An idea for improving fuzz testing
Fuzzing in the form of tools like AFL and libfuzzer is rapidly gaining traction in mainstream software engineering practice. At the heart of these tools is a feedback loop that uses control flow coverage information to guide a random search through some input space. This works remarkably well for finding certain kinds of bugs in software. However, certain kinds of programming logic do not play nicely with these fuzzers; that is, they have a hard time "learning" what inputs will drive a program down certain paths.

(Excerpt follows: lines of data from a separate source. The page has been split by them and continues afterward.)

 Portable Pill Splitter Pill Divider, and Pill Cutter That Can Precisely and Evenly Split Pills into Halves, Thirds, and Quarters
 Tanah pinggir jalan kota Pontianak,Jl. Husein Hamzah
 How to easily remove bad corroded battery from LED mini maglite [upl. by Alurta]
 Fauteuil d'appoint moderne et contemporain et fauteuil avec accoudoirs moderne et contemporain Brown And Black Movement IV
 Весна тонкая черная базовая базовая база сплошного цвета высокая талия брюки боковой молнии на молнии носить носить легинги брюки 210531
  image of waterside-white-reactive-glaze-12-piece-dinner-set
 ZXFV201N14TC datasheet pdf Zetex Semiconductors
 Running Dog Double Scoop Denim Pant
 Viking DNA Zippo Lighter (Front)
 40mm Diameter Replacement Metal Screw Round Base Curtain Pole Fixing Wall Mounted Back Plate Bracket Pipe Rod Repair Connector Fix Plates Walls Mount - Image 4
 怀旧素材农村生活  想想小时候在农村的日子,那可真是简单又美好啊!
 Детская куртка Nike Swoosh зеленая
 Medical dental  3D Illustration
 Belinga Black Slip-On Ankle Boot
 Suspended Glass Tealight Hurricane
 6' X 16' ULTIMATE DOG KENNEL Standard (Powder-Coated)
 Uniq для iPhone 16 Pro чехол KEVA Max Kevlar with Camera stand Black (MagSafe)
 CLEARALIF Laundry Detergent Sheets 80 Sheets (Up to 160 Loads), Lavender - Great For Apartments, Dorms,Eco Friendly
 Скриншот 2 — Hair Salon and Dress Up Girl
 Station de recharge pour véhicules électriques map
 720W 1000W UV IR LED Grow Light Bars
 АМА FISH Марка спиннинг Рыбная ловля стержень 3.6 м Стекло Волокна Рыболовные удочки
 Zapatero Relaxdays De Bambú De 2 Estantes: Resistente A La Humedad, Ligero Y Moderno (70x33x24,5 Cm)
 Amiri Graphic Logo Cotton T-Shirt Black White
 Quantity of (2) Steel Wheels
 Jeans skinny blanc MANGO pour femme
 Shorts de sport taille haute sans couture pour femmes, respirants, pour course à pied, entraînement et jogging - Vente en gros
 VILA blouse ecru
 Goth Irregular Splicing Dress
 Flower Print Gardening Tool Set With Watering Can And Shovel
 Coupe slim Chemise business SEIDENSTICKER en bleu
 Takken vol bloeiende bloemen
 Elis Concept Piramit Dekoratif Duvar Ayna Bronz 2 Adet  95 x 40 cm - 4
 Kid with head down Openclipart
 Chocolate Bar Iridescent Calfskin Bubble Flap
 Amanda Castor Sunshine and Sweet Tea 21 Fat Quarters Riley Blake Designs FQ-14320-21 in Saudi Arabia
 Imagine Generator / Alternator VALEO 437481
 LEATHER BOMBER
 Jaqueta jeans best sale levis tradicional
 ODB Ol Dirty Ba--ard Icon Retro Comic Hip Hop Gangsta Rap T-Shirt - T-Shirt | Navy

Concolic testing tools like KLEE and SAGE make a substantially different tradeoff. They use logical formulas and SMT solvers to more directly connect input values to particular paths through a program. However, these tools have scaling issues, struggle with uninstrumented code, and have so far had only a modest impact on mainstream software engineering practice.
Fuzzers like AFL and libfuzzer use control flow to guide their random search process.
The example in this repo suggests that it might be possible to improve that search process by replaceing "hard" control flow choices by a collection of "easier" choices.
In particular, this example asks the fuzzer for 3 64-bit numbers such that the third is the product of the first 2.
(There are a few additional constraints to rule out trivial solutions like 0, 0, 0.)
When the equality is a plain ==
, this test runs for anywhere from a couple of seconds to several minutes on my computer.
However, when the equality is broken up into 64 individual bit equality tests it consistently completes in less than a second.
(I make no claim that this particular way of breaking up the equality is especially clever.)
So this tiny example makes me wonder if there might be a way of hybridizing fuzzing and symbolic execution that hasn't been explored yet. That is:
- Run a stock fuzzer for a while until it discovers some hard control flow tests.
- Use a symbolic analysis tool to locally figure out a way of decomposing the hard control flow into multiple tests that might represent an easier "ramp" for the fuzzer.